I grew up in an all-white world.

Well, not exactly all white. There was Maurice, the black custodian at the local shopping center, who swept the sidewalks singing B.B. King songs. There was Joe Parche, the skinny, high-I.Q. boy who they bussed in from the city in an effort to “integrate” our high school. And there was Estelle, our cleaning lady.

Estelle came into my world surrounded with myth and mystery. My mother had prepared me for her arrival by drawing me aside to whisper: “Estelle’s son was a Black Panther; he got involved in those police shootings in Milwaukee.” I expected Estelle to somehow bear the marks of her son’s crime-soaked reputation, envisioning a hard, jaded looking woman, or perhaps an aging, sensual beauty of some kind.
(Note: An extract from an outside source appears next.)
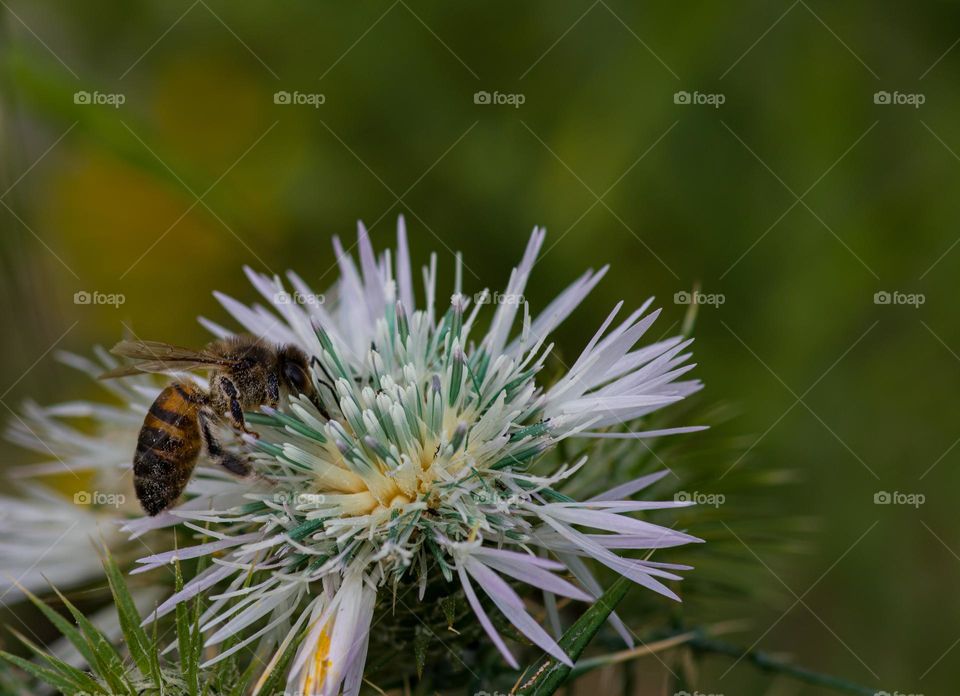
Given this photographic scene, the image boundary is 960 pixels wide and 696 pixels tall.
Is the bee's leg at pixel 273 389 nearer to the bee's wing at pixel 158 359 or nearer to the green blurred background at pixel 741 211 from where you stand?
the bee's wing at pixel 158 359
Instead, Estelle looked like someone’s grandma. Except quieter. In fact, she never spoke unless spoken to.

All the grandiosity of my status as a neophyte of the sixties hippie culture, which held hands with Civil Rights Movement and purported to tear down the walls of race and social status, restoring equality and harmony with all, crashed into the silence between us. What was this silence but a vibration broken in mid-air like a bird song muffled by a cat paw? It was never meant to be, and I would make it go away.

But when I came through the front door Tuesday afternoons, there she would be, the black servant in my all-white kingdom, showing wordless respect. Estelle, I wanted to say, I was born into this kingdom. I didn’t build it or make it what it is. And now that I’m growing up and analyzing what I have always ignored, I see gaping holes in the politics that say that you and I are somehow on a different plane just because you work for my mother and your skin doesn’t match mine. So let’s be friends, let’s be equals, let’s begin utopia right here and now.
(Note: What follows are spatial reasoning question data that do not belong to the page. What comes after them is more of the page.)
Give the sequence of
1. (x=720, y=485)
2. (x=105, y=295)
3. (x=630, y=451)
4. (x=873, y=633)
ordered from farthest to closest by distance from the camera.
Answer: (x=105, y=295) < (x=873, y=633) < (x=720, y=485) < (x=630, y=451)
But I couldn’t say all that, so I would say, “Do you want some orange juice?”

At which point Estelle would turn slightly from her dusting and croon, “Why, yes, Honey-child, that would be so nice.” I would fetch the orange juice and set it down on the table. This was our weekly ritual. A peace offering of orange juice to a race of people long ravaged by my own. In her people’s behalf she accepted graciously, willing away the bitter darkness as the sweet nectar of Florida sunshine washed her throat. “Estelle, do you want some orange juice?” “Why, yes, Honey-child, that would be so nice.” It was all I could manage.

At my all-white college we over-compensated in a kind of starry-eyed admiration. This was another attempt to keep people of color at a distance, though. Our great-grandparents traded them like cars, our grandparents made them ride in the back, our parents shut them out of their country clubs, but we are going to make up for it all and worship them.

I wondered: Could people of different ethnicities could actually thrive together as equals? Or was there something in our very natures that propelled us away from each other like magnets? Was there a chemical incompatibility that would automatically lead to explosion, like the bleach and ammonia Estelle used in cleaning our already clean house? I had to know, and the only way to find out was to try. But then, I lived in an all-white world.

Until I met Jesus. Becoming part of His kingdom meant that the Holy Spirit transformed engrained and inborn differences into catalysts in the bonding process rather than impediments to it. Finally in the global movement that comprises the Seventh-day Adventist Church, brotherhood with people from all over the map melted away inhibitions. Commonality that would never have been found otherwise came with faith in Jesus.

In my recent study of Revelation, I found this gem referring to the New Jerusalem, the eternal home of the saved: “Its gates shall not be shut at all by day (there shall be no night there). And they shall bring the glory and the honor of the nations into it,” Revelation 21:5-6. That word “nations” is ethnos, like our “ethnic.” Each ethnicity has a certain God-given “glory and honor.” As the excellencies of each and every race of mankind flood the New Jerusalem, it will become an invigorating celebration of diversity.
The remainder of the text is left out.